== Tasks for this exercise ==
#1 In the financial statement notes, what was the total notional amount of VMware's outstanding forward contracts as of December 31, 2009?
#2 From the financial statement notes, retype the passage that begins with the words containing "The Company uses" and ends with "are incurred.".

== Excerpt provided ==
......
NOTES TO CONSOLIDATED FINANCIAL STATEMENTS—(Continued)
Derivative Financial Instruments
Derivative instruments and hedging activities are recognized as assets or liabilities in the statement of financial position and these
instruments are measured at fair value.
In order to manage VMware’s exposure to foreign currency fluctuations, VMware enters into foreign currency contracts to hedge a portion
of VMware’s net outstanding monetary asset and liability positions. The Company does not enter into speculative foreign exchange contracts for
trading purposes. As of December 31, 2009, VMware had outstanding forward contracts with a total notional amount of $130.7 million. These
derivative instruments are adjusted to fair value through other income (expense), net in the consolidated statements of income. The fair value of
the outstanding derivative instruments was immaterial as of December 31, 2009. See Note C to the consolidated financial statements for further
information.
Business Acquisitions
For business acquisitions, the Company recognizes the identifiable assets acquired, the liabilities assumed, and any noncontrolling interests
in an acquiree, which are measured based on the acquisition date fair value. Goodwill is measured as the excess of consideration transferred, the
fair value of any non-controlling interest, and the fair value of previously held equity interest over the net amounts of the identifiable assets
acquired and the liabilities assumed at the acquisition date.
The Company uses significant estimates and assumptions, including fair value estimates, as of the business combination date and refines
those estimates that are provisional, as necessary, during the measurement period. The measurement period is the period after the acquisition
date, not to exceed one year, in which the Company may gather new information about facts and circumstances that existed as of the acquisition
date to adjust the provisional amounts recognized. Measurement period adjustments are applied retrospectively. All other adjustments are
recorded to the consolidated statements of income.
Costs to effect an acquisition are recorded in general and administrative expenses on the consolidated statements of income as the expenses
are incurred.
Advertising
Advertising production costs are expensed as incurred. Advertising expense was $5.0 million, $9.4 million and $2.5 million in the years
ended December 31, 2009, 2008 and 2007, respectively.
Income Taxes
Income taxes as presented herein are calculated on a separate tax return basis, although VMware is included in the consolidated tax return
of EMC. Deferred tax assets and liabilities are recognized for the expected future tax consequences of events that have been included in the
financial statements or tax returns. Deferred tax assets and liabilities are determined based on the difference between the tax basis of assets and
liabilities and their reported amounts using enacted tax rates in effect for the year in which the differences are expected to reverse. Tax credits
are generally recognized as reductions of income tax provisions in the year in which the credits arise. The measurement of deferred tax assets is
reduced by a valuation allowance if, based upon available evidence, it is more likely than not that some or all of the deferred tax assets will not
be realized.
VMware does not provide for a U.S. income tax liability on undistributed earnings of VMware’s foreign subsidiaries. The earnings of non-
U.S. subsidiaries, which reflect full provision for non-U.S. income taxes, are currently indefinitely reinvested in non-U.S. operations or will be
remitted substantially free of additional tax.
......
== Data extract ==
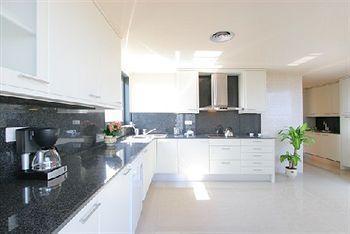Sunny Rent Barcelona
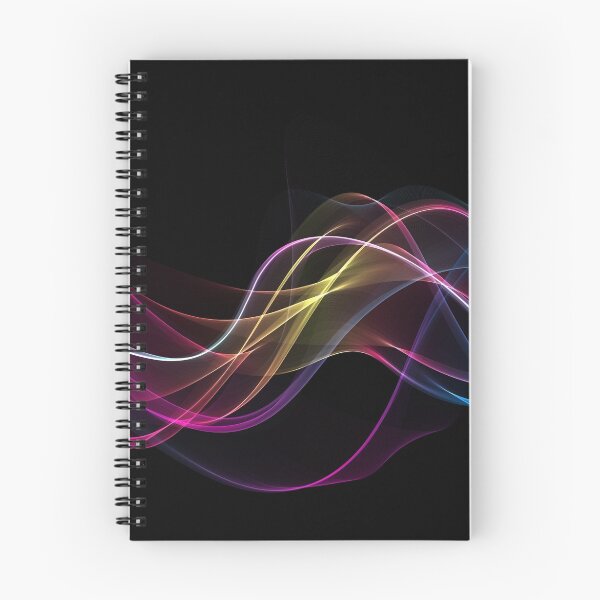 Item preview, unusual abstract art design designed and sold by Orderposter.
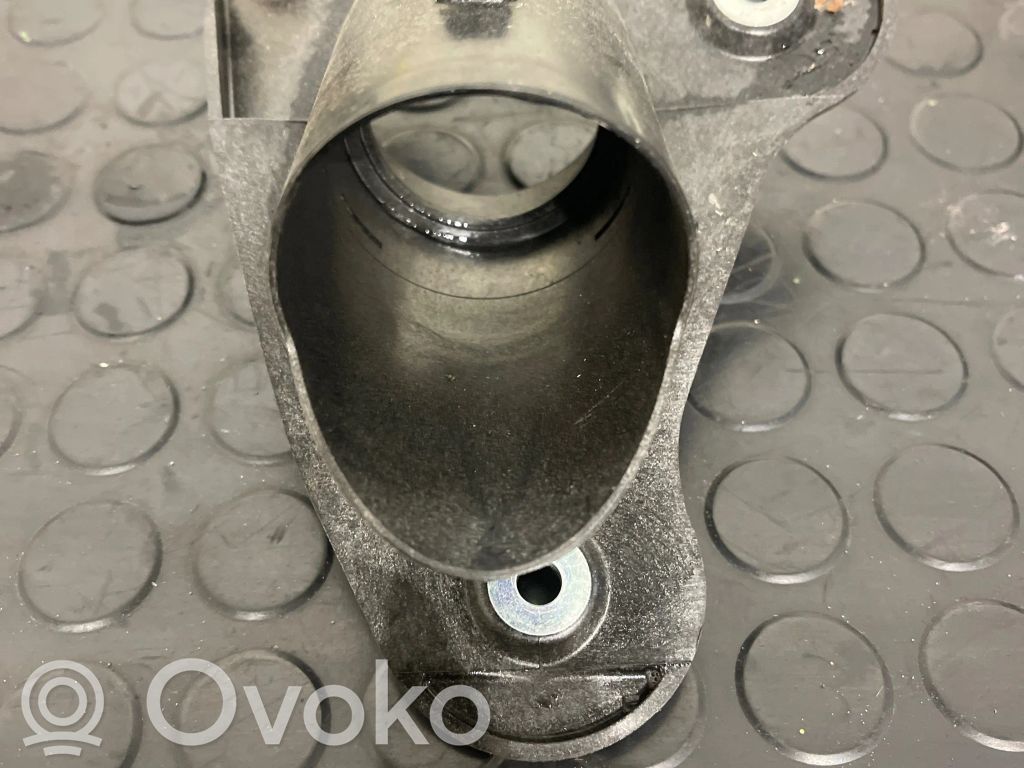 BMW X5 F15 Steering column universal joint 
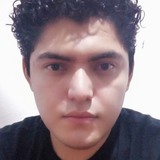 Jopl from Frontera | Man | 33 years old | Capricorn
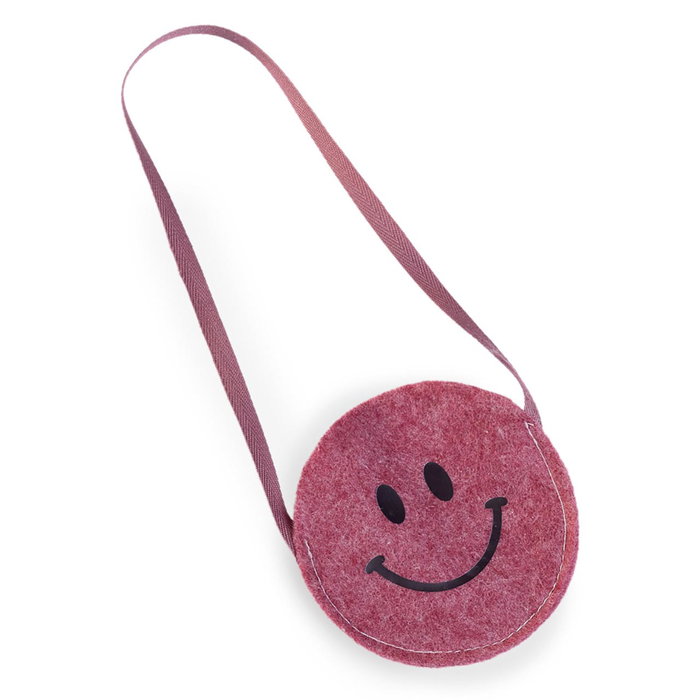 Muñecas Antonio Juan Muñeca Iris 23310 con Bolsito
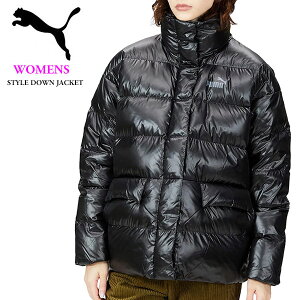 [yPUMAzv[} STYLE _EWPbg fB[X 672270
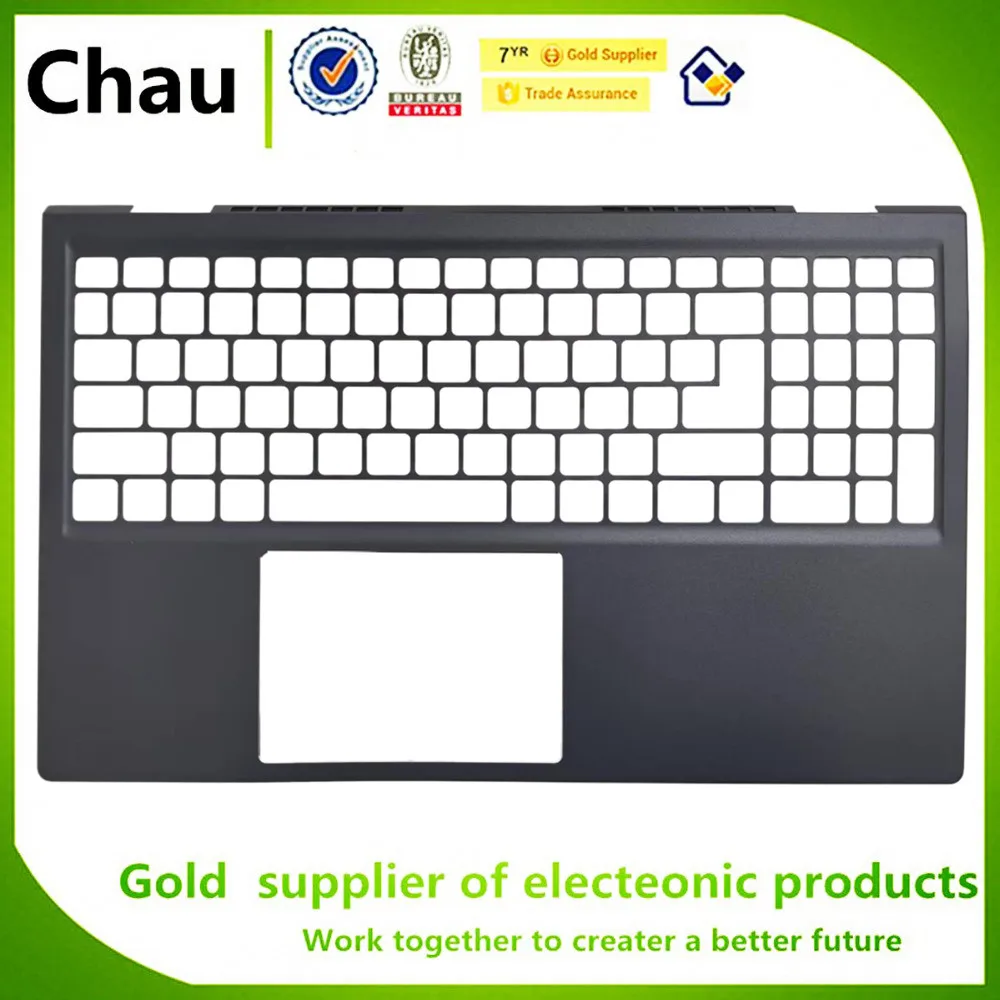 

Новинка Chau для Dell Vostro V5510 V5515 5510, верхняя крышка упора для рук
......
== Per-task outputs ==
#1 $130.7 million.

#2
The Company uses significant estimates and assumptions, including fair value estimates, as of the business combination date and refines
those estimates that are provisional, as necessary, during the measurement period. The measurement period is the period after the acquisition
date, not to exceed one year, in which the Company may gather new information about facts and circumstances that existed as of the acquisition
date to adjust the provisional amounts recognized. Measurement period adjustments are applied retrospectively. All other adjustments are
recorded to the consolidated statements of income.
Costs to effect an acquisition are recorded in general and administrative expenses on the consolidated statements of income as the expenses
are incurred.